* [WHAT YOU NEED TO DO]: Reproduce the text of every entry below line for line, without changing a word, and leave out the pictures.
──────── SUPPLIED RECORDS ────────
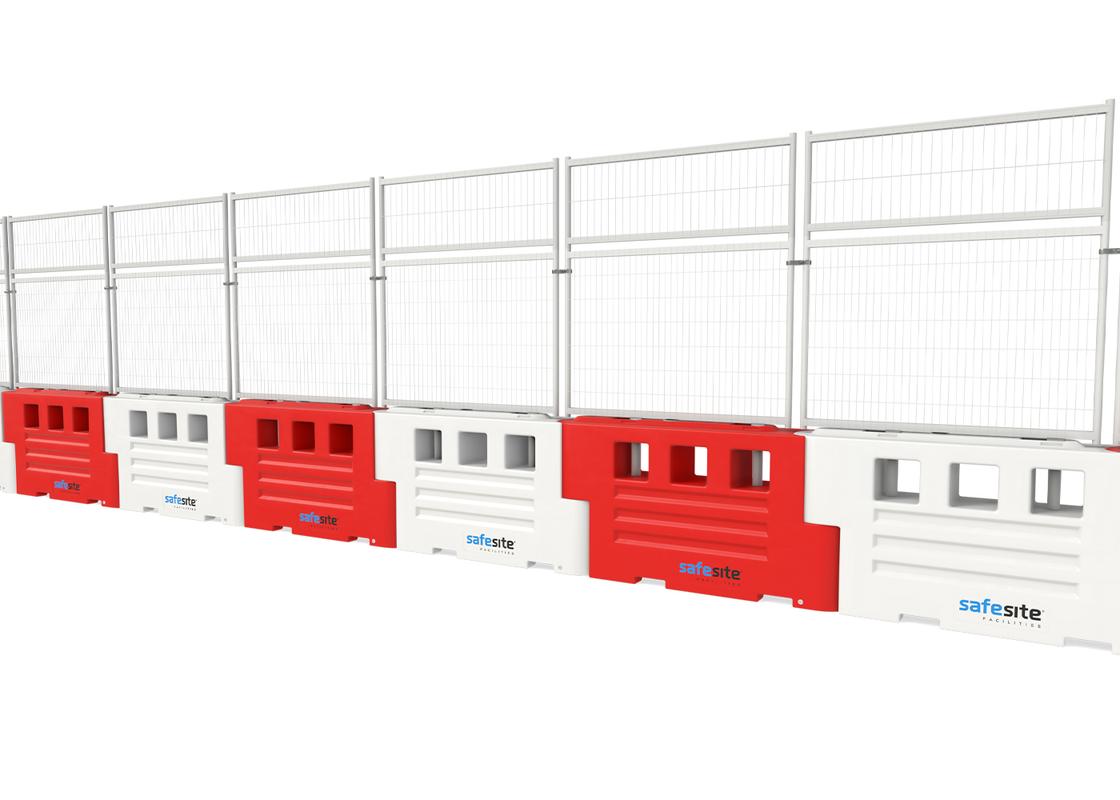 RB2000 barriers with mesh and mesh extension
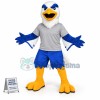 Blue & White Eagle Mascot Costume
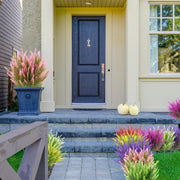 4 Bundles of UV-Resistant Artificial Lavender Flowers - Perfect for Garden, Porch, and Window Box Decorations!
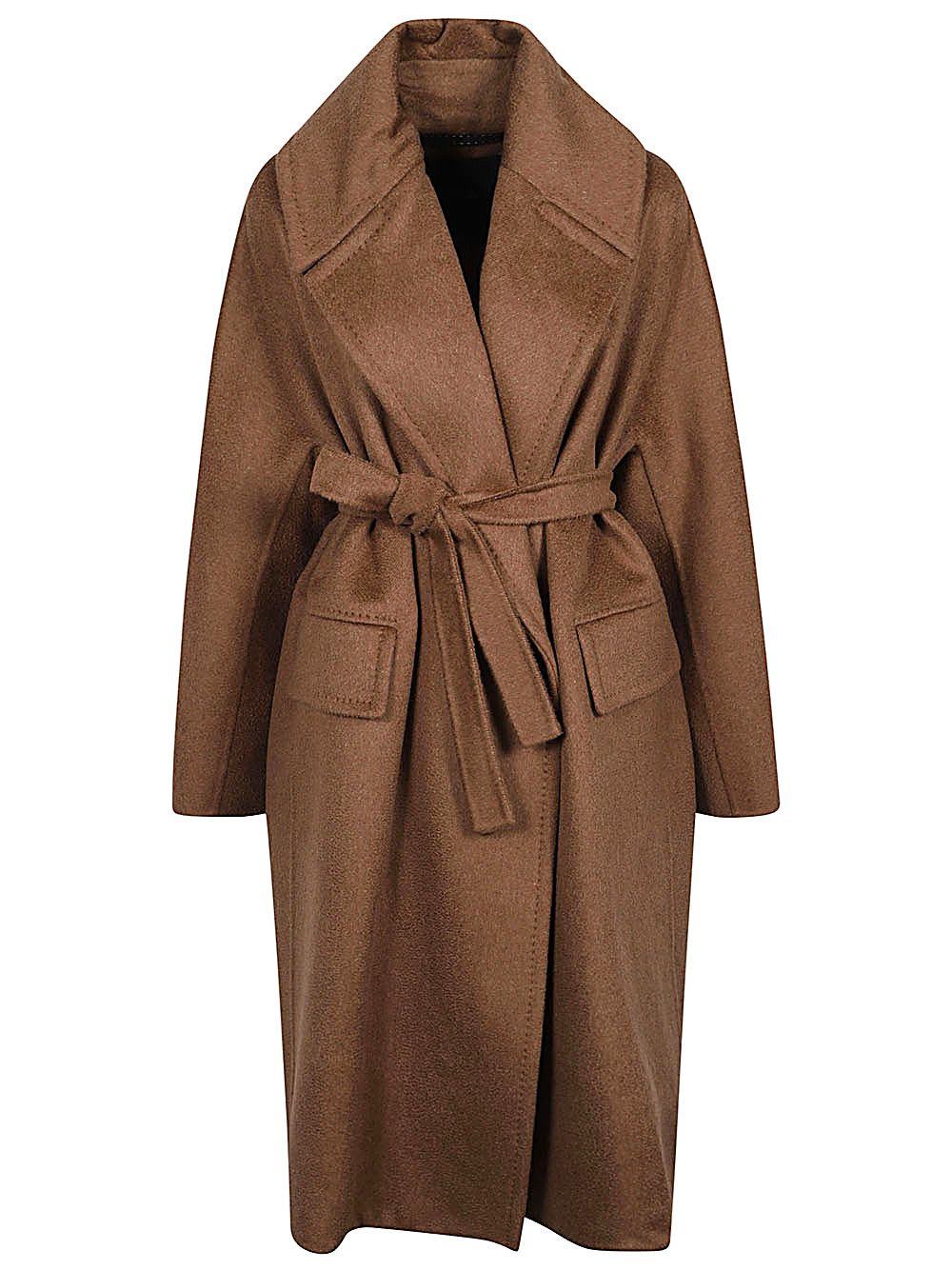 Max Mara MAX MARA 'Asturie1234' Grey Cashmere Blend Coat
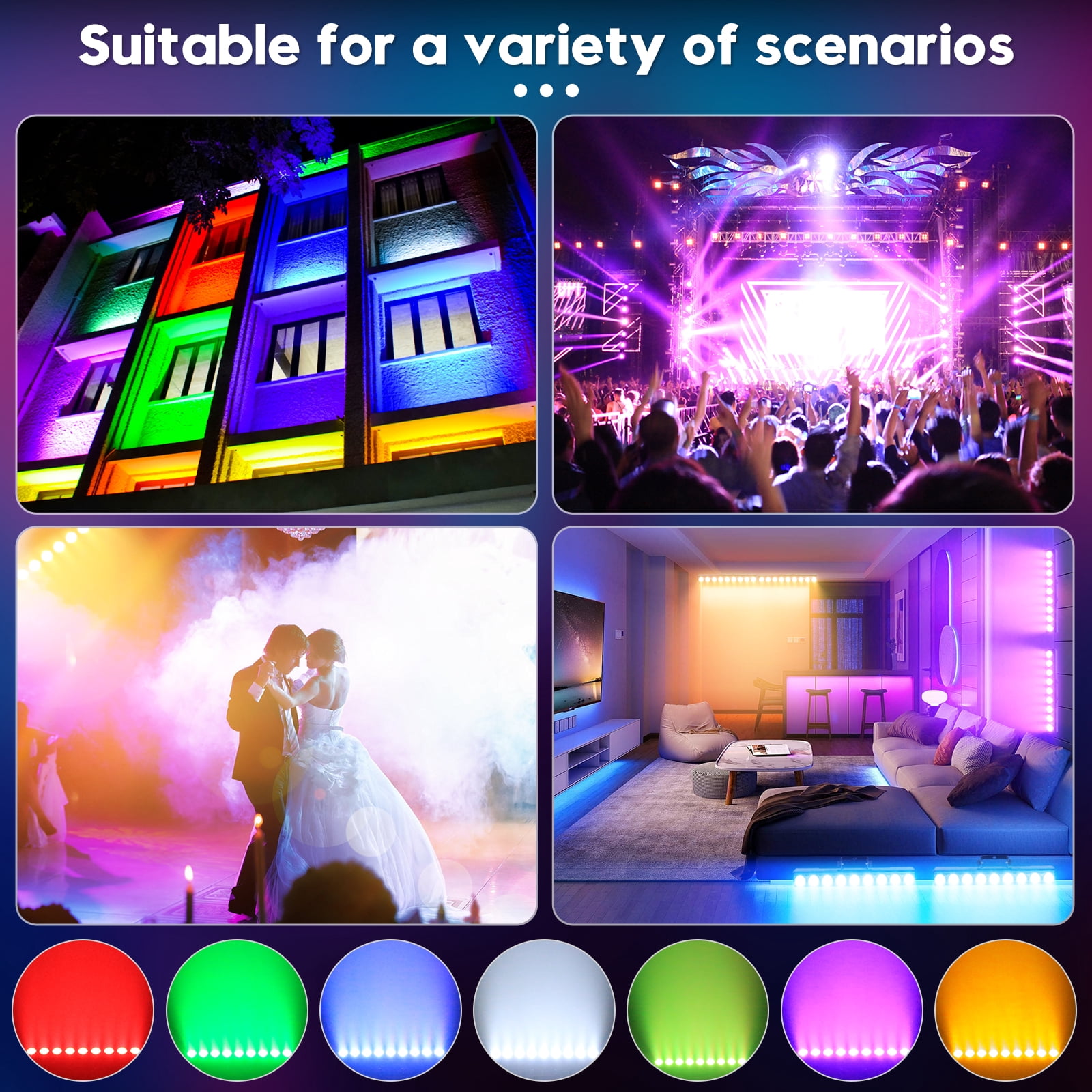 Wall Washer Lights 9 LED RGBW Dimmable Stage Lights DMX Control Dj Lights Stage Lighting - for Indoor Disco Party Church Birthday Bar Wedding,2pcs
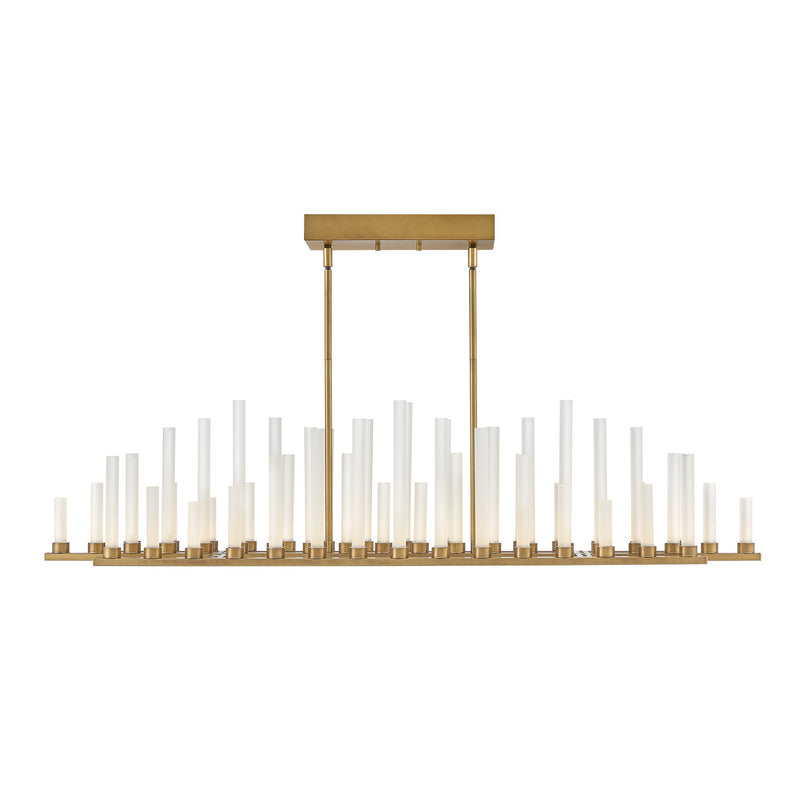 Trinity Medium LED Linear - Heritage Brass - by Fredrick Ramond
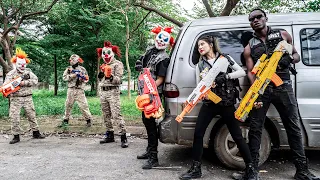 LTT Films : Silver Flash Black Nerf Guns Hunt Down Criminal Gangs Fight Mr Tiger Mask Terror Monster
────────
* [WRITTEN REPLY]:
 RB2000 barriers with mesh and mesh extension
 Blue & White Eagle Mascot Costume
 4 Bundles of UV-Resistant Artificial Lavender Flowers - Perfect for Garden, Porch, and Window Box Decorations!
 Max Mara MAX MARA 'Asturie1234' Grey Cashmere Blend Coat
 Wall Washer Lights 9 LED RGBW Dimmable Stage Lights DMX Control Dj Lights Stage Lighting - for Indoor Disco Party Church Birthday Bar Wedding,2pcs
 Trinity Medium LED Linear - Heritage Brass - by Fredrick Ramond
 LTT Films : Silver Flash Black Nerf Guns Hunt Down Criminal Gangs Fight Mr Tiger Mask Terror Monster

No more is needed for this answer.